Use case: Find regulatory regions supported by multiple assays.

Subqueries and CTEs#

Filtered Subquery#

Use subqueries to pre-filter data:

SELECT v.*
FROM variants v
WHERE v.interval INTERSECTS ANY(
    SELECT position FROM genes WHERE biotype = 'protein_coding'
)

Use case: Intersect with dynamically filtered reference data.

Note

Subquery support depends on the target database backend.

Chained CTEs#

Build complex analyses with Common Table Expressions:

WITH
-- Step 1: Find high-quality variants
hq_variants AS (
    SELECT * FROM variants
    WHERE quality >= 30 AND filter = 'PASS'
),
-- Step 2: Annotate with genes
annotated AS (
    SELECT v.*, g.name AS gene_name, g.biotype
    FROM hq_variants v
    LEFT JOIN genes g ON v.interval INTERSECTS g.interval
),
-- Step 3: Summarize by gene
gene_summary AS (
    SELECT
        gene_name,
        biotype,
        COUNT(*) AS variant_count
    FROM annotated
    WHERE gene_name IS NOT NULL
    GROUP BY gene_name, biotype
)
SELECT * FROM gene_summary
ORDER BY variant_count DESC
LIMIT 20

Use case: Build multi-step analysis pipelines in a single query.

Window Functions#

Rank Overlaps#

Rank features by their overlap characteristics:

SELECT
    a.name,
    a.chrom,
    a.start,
    overlap_count,
    RANK() OVER (ORDER BY overlap_count DESC) AS rank
FROM (
    SELECT a.*, COUNT(b.name) AS overlap_count
    FROM features_a a
    LEFT JOIN features_b b ON a.interval INTERSECTS b.interval
    GROUP BY a.chrom, a.start, a.end, a.name, a.score, a.strand
) a

Use case: Identify features with the most overlaps.

Running Totals#

Calculate cumulative coverage:

SELECT
    chrom,
    start,
    end,
    end - start AS length,
    SUM(end - start) OVER (
        PARTITION BY chrom
        ORDER BY start
    ) AS cumulative_bp
FROM features
ORDER BY chrom, start

Use case: Track cumulative coverage along each chromosome.
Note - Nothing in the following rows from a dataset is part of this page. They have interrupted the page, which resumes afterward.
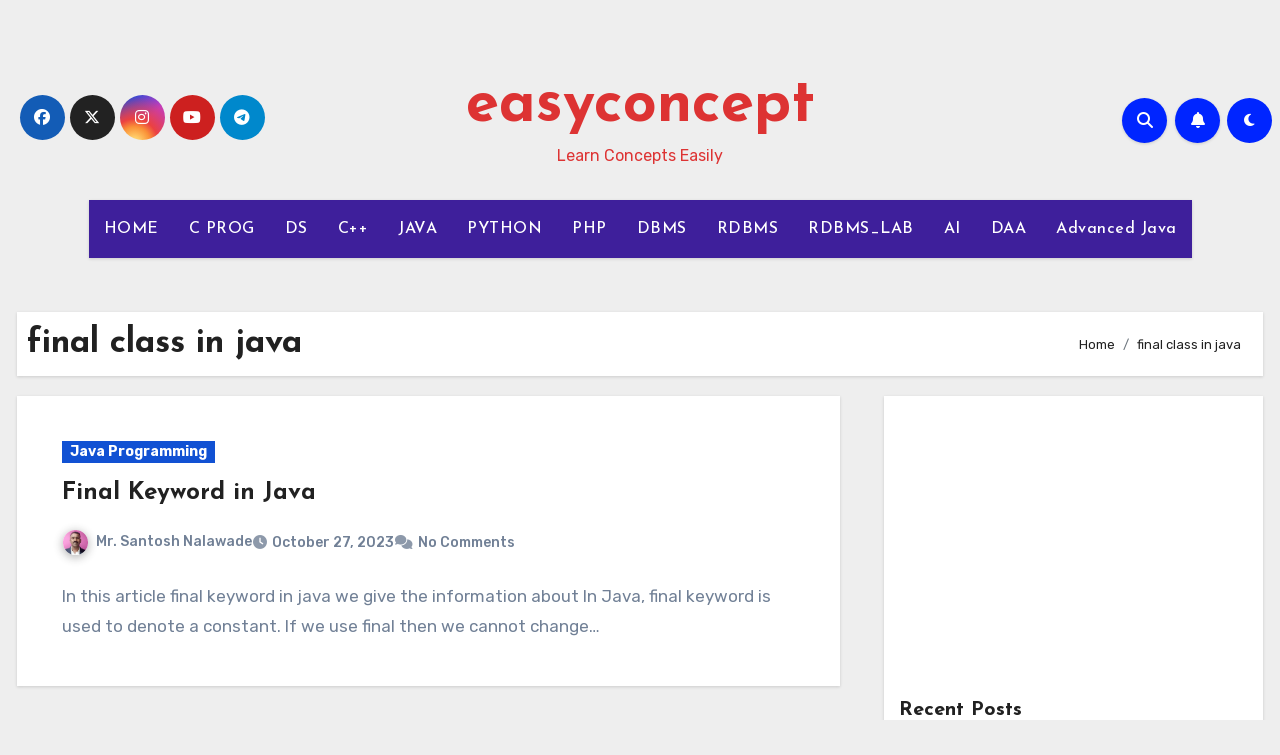

--- FILE ---
content_type: text/html; charset=utf-8
request_url: https://www.google.com/recaptcha/api2/aframe
body_size: 267
content:
<!DOCTYPE HTML><html><head><meta http-equiv="content-type" content="text/html; charset=UTF-8"></head><body><script nonce="4CNtqaWzxeTVECV_JpeTeA">/** Anti-fraud and anti-abuse applications only. See google.com/recaptcha */ try{var clients={'sodar':'https://pagead2.googlesyndication.com/pagead/sodar?'};window.addEventListener("message",function(a){try{if(a.source===window.parent){var b=JSON.parse(a.data);var c=clients[b['id']];if(c){var d=document.createElement('img');d.src=c+b['params']+'&rc='+(localStorage.getItem("rc::a")?sessionStorage.getItem("rc::b"):"");window.document.body.appendChild(d);sessionStorage.setItem("rc::e",parseInt(sessionStorage.getItem("rc::e")||0)+1);localStorage.setItem("rc::h",'1769017802267');}}}catch(b){}});window.parent.postMessage("_grecaptcha_ready", "*");}catch(b){}</script></body></html>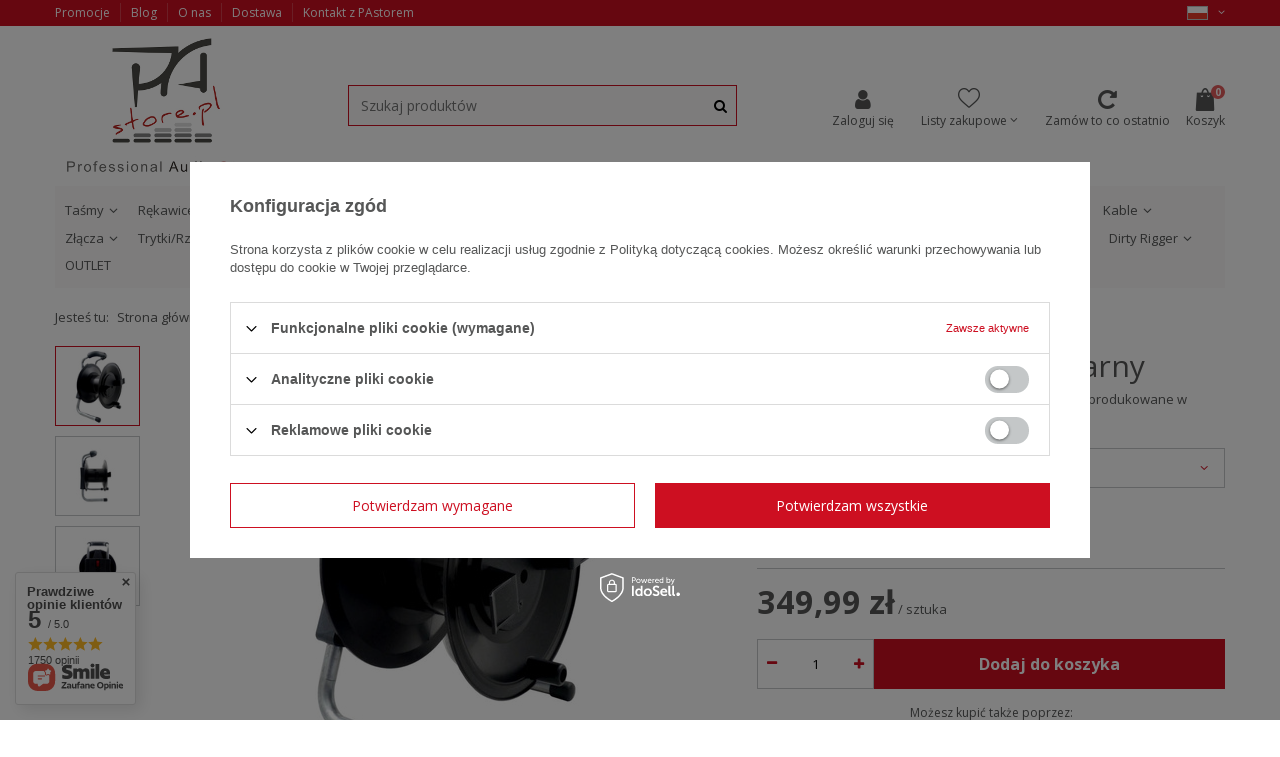

--- FILE ---
content_type: text/html; charset=utf-8
request_url: https://pastore.pl/ajax/projector.php?action=get&product=14320&get=sizes
body_size: 441
content:
{"sizes":{"id":14320,"name":"Hedi b\u0119ben kablowy czarny","firm":{"name":"Hedi","productsLink":"\/firm-pol-1604414630-Hedi.html"},"cleardescription":"B\u0119bny kablowe Hedi to produkty najwy\u017cszej jako\u015bci wyprodukowane w Niemczech.","description":"<ul><li>B\u0119bny kablowe Hedi to produkty najwy\u017cszej jako\u015bci wyprodukowane w Niemczech.<\/li><\/ul>","icon":"hpeciai\/c6e3233eea57a6486cc134a3725c3755\/pol_il_Hedi-beben-kablowy-czarny-14320.jpg","taxes":{"vat":"23.0"},"code":"BEBEN-G1Y000-501S BK","moreprices":"y","new":"0","link":"\/product-pol-14320-Hedi-beben-kablowy-czarny.html","product_type":"product_item","unit":"sztuka","unit_single":"sztuka","unit_plural":"sztuk","unit_fraction":"sztuka","unit_precision":"0","unit_sellby":1,"items":{"00000-uniw":{"type":"uniw","priority":"0","name":"uniw","description":"uniwersalny","amount":15,"phone_price":"false","prices":{"price_retail":349.99,"price_minimal":0,"price_automatic_calculation":0,"price_retail_dynamic":0,"price_srp":0,"price_crossed_retail":0,"price_crossed_wholesale":0,"price_pos":349.99,"omnibus_price_retail":349.99,"omnibus_price_retail_new_price":false,"price":349.99,"price_net":284.54}}},"amount":15}}

--- FILE ---
content_type: text/html; charset=utf-8
request_url: https://pastore.pl/ajax/projector.php?action=get&product=14320&size=uniw&get=sizeavailability,sizedelivery,sizeprices
body_size: 361
content:
{"sizeavailability":{"delivery_days":"0","delivery_date":"2026-02-02","days":"0","sum":"15","visible":"y","status_description":"Dost\u0119pny w du\u017cej liczbie.","status_gfx":"\/data\/lang\/pol\/available_graph\/graph_1_4.png","status":"enable","minimum_stock_of_product":"2","shipping_time":{"days":"0","working_days":"0","hours":"0","minutes":"0","time":"2026-02-02 14:00","week_day":"1","week_amount":"0","today":"true","today_shipment_deadline":"12:00:00"},"delay_time":{"days":"0","hours":"0","minutes":"0","time":"2026-02-02 07:19:18","week_day":"1","week_amount":"0","unknown_delivery_time":"false"}},"sizedelivery":{"undefined":"false","shipping":"0.00","shipping_formatted":"0,00 z\u0142","limitfree":"70.00","limitfree_formatted":"70,00 z\u0142"},"sizeprices":{"value":"349.99","price_formatted":"349,99 z\u0142","price_net":"284.54","price_net_formatted":"284,54 z\u0142","points_recive":"349.99","vat":"23","worth":"349.99","worth_net":"284.54","worth_formatted":"349,99 z\u0142","worth_net_formatted":"284,54 z\u0142","basket_enable":"y","special_offer":"false","rebate_code_active":"n","priceformula_error":"false"}}

--- FILE ---
content_type: text/css
request_url: https://pastore.pl/data/designs/68db7698e9a721.71412258_2/gfx/pol/custom.css.gzip?r=1763733451
body_size: -73
content:
#CDT {
    display: none !important;
}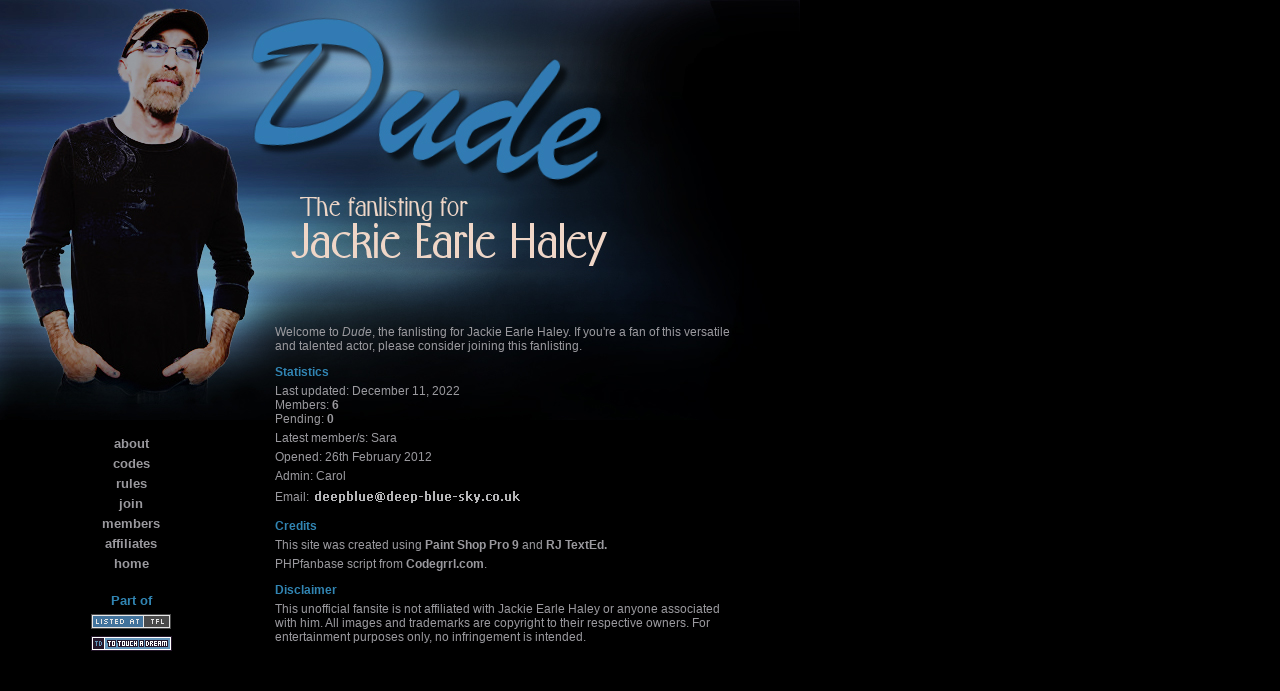

--- FILE ---
content_type: text/html; charset=UTF-8
request_url: http://fan.deep-blue-sky.co.uk/jeh/
body_size: 2583
content:
<html>
<head>
<script>
<!--

/*
Break-out-of-frames script
By JavaScript Kit (http://javascriptkit.com)
Over 400+ free scripts here!
Above notice MUST stay entact for use
*/

if (window!= top)
top.location.href=location.href
// -->
</script>
<meta http-equiv="Content-Type" content="text/html; charset=iso-8859-1">
<title>Jackie Earle Haley fanlisting</title>
<meta name="keywords" content="Jackie Earle Haley">
<meta name="robots" content="noindex,nofollow">
<link href="style.css" type="text/css" rel="stylesheet">
</head>
<body>
<div id="container">
<div id="title"></div>
<div id="nav">

<p class="centered"><a class="nav" href="about.php">about</a></p>
<p class="centered"><a class="nav" href="codes.php">codes</a></p>
<p class="centered"><a class="nav" href="rules.php">rules</a></p>
<p class="centered"><a class="nav" href="join.php">join</a></p>
<p class="centered"><a class="nav" href="members.php">members</a></p>
<p class="centered"><a class="nav" href="affiliates.php">affiliates</a></p> 
<p class="centered"><a class="nav" href="http://fan.deep-blue-sky.co.uk/jeh/">home</a></p>

<br />
<div id="menu">
<p class="home">Part of</p>
<p class="left">
<a href="http://www.thefanlistings.org/" target="new"><img src="images/tfl.gif" width="80px" height="15px" border="0px" alt="The Fanlistings"></a>
</p>
<p class="left">
<a href="http://fan.deep-blue-sky.co.uk/" target="new"><img src="images/td.gif" width="81px" height="15px" border="0px" alt="To Touch a Dream"></a>
</p>
</div>

</div>
<div id="content">

<p>Welcome to <i>Dude</i>, the fanlisting for Jackie Earle Haley. If you're a fan of this versatile and talented actor, please consider joining this fanlisting.</p>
Debugging and Optimization#

View Generated SQL#

Use transpile() to see the SQL GIQL generates:

from giql import transpile

sql = transpile(
    "SELECT * FROM variants WHERE interval INTERSECTS 'chr1:1000-2000'",
    tables=["variants"],
)
print(sql)

Use case: Debug queries or understand GIQL’s translation.

Explain Query Plan#

Analyze query execution:

from giql import transpile

sql = transpile(
    """
    SELECT v.*, g.name
    FROM variants v
    JOIN genes g ON v.interval INTERSECTS g.interval
    """,
    tables=["variants", "genes"],
)

# Then use database-native EXPLAIN
# e.g., conn.execute(f"EXPLAIN {sql}")

Use case: Optimize slow queries by examining execution plans.